● Exercise objective:
Reproduce all of the records word for word, omitting the pictures.

● Records provided:

■ ■ ■ ■ ■ ■ ■

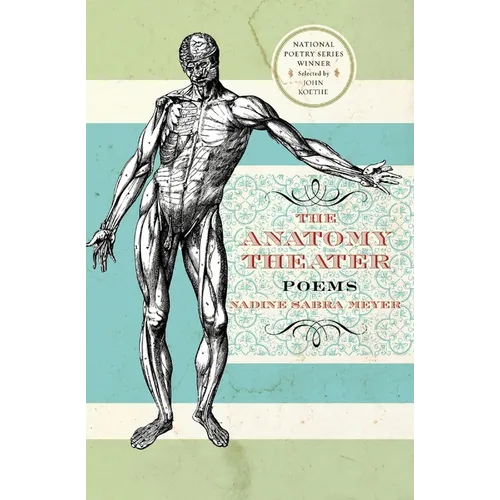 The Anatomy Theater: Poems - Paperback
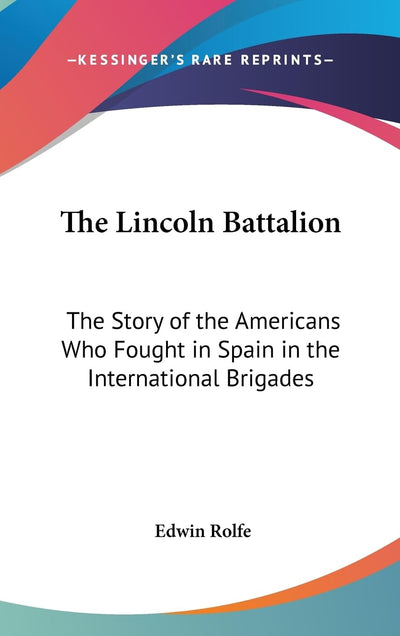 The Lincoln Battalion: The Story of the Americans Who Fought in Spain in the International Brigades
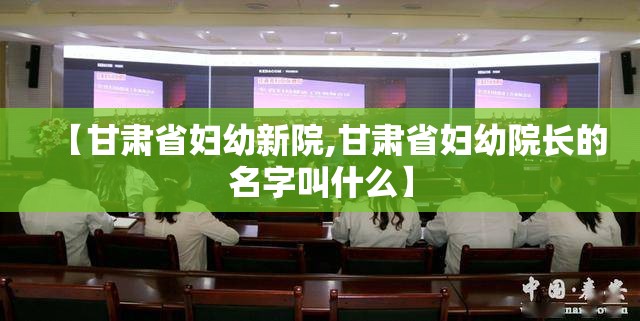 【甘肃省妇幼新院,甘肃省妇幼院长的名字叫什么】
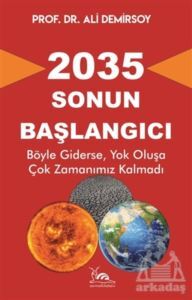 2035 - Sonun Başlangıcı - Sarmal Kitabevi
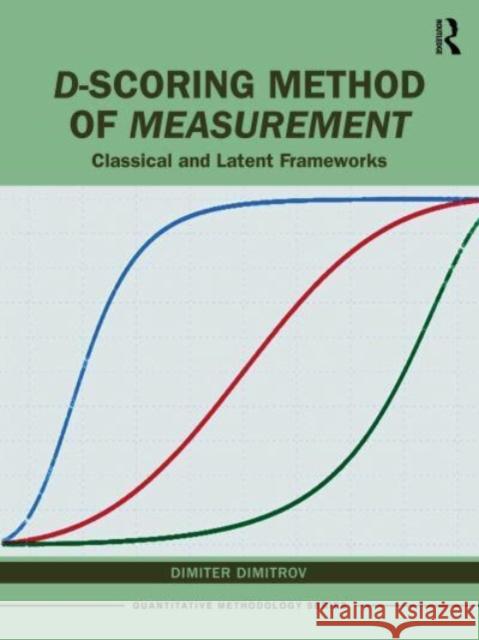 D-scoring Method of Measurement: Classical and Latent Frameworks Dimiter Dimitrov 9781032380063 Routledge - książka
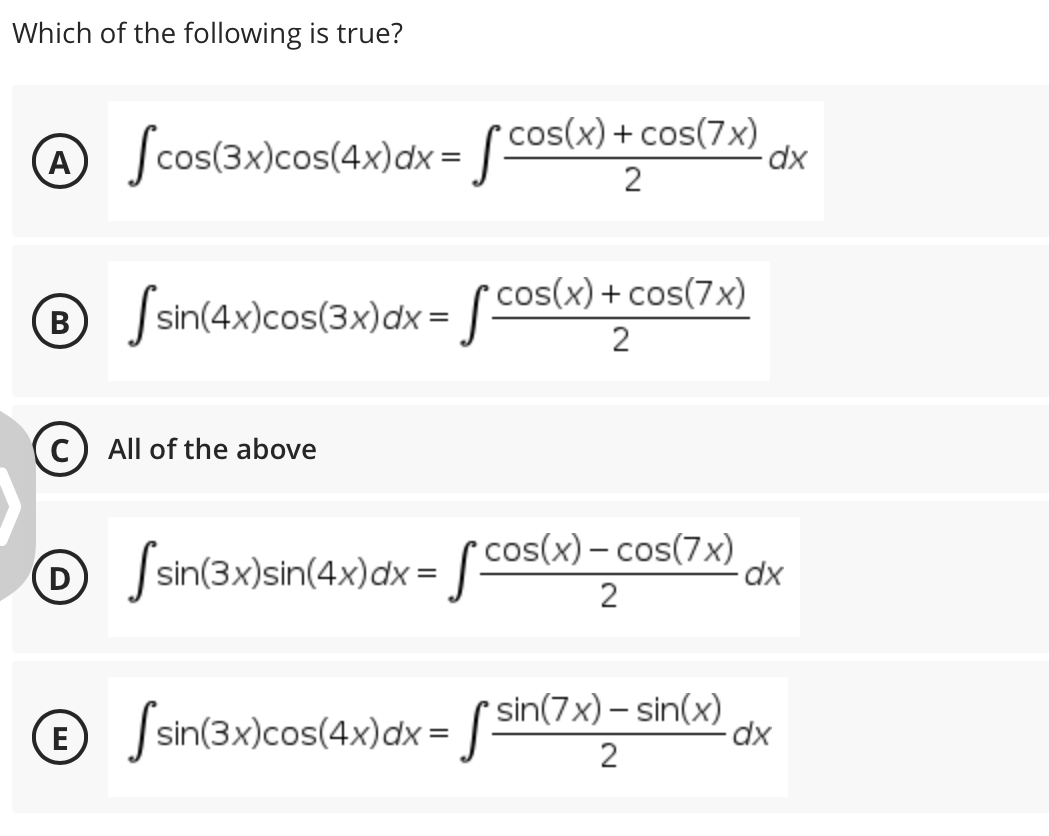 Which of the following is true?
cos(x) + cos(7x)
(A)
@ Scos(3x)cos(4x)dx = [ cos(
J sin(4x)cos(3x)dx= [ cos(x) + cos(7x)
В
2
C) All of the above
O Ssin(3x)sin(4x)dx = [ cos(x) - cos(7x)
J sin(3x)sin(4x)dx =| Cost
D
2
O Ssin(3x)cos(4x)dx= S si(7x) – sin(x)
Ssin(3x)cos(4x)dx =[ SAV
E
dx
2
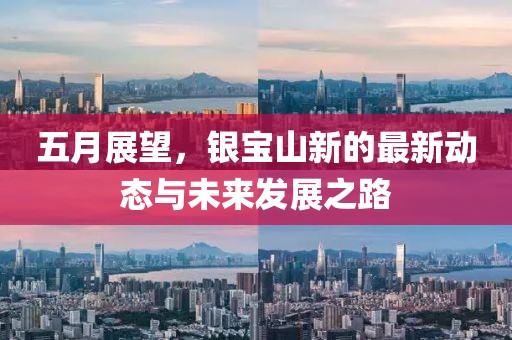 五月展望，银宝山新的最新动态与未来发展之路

■ ■ ■ ■ ■ ■ ■

● Result of this task:
 The Anatomy Theater: Poems - Paperback
 The Lincoln Battalion: The Story of the Americans Who Fought in Spain in the International Brigades
 【甘肃省妇幼新院,甘肃省妇幼院长的名字叫什么】
 2035 - Sonun Başlangıcı - Sarmal Kitabevi
 D-scoring Method of Measurement: Classical and Latent Frameworks Dimiter Dimitrov 9781032380063 Routledge - książka
 Which of the following is true?
cos(x) + cos(7x)
(A)
@ Scos(3x)cos(4x)dx = [ cos(
J sin(4x)cos(3x)dx= [ cos(x) + cos(7x)
В
2
C) All of the above
O Ssin(3x)sin(4x)dx = [ cos(x) - cos(7x)
J sin(3x)sin(4x)dx =| Cost
D
2
O Ssin(3x)cos(4x)dx= S si(7x) – sin(x)
Ssin(3x)cos(4x)dx =[ SAV
E
dx
2
 五月展望，银宝山新的最新动态与未来发展之路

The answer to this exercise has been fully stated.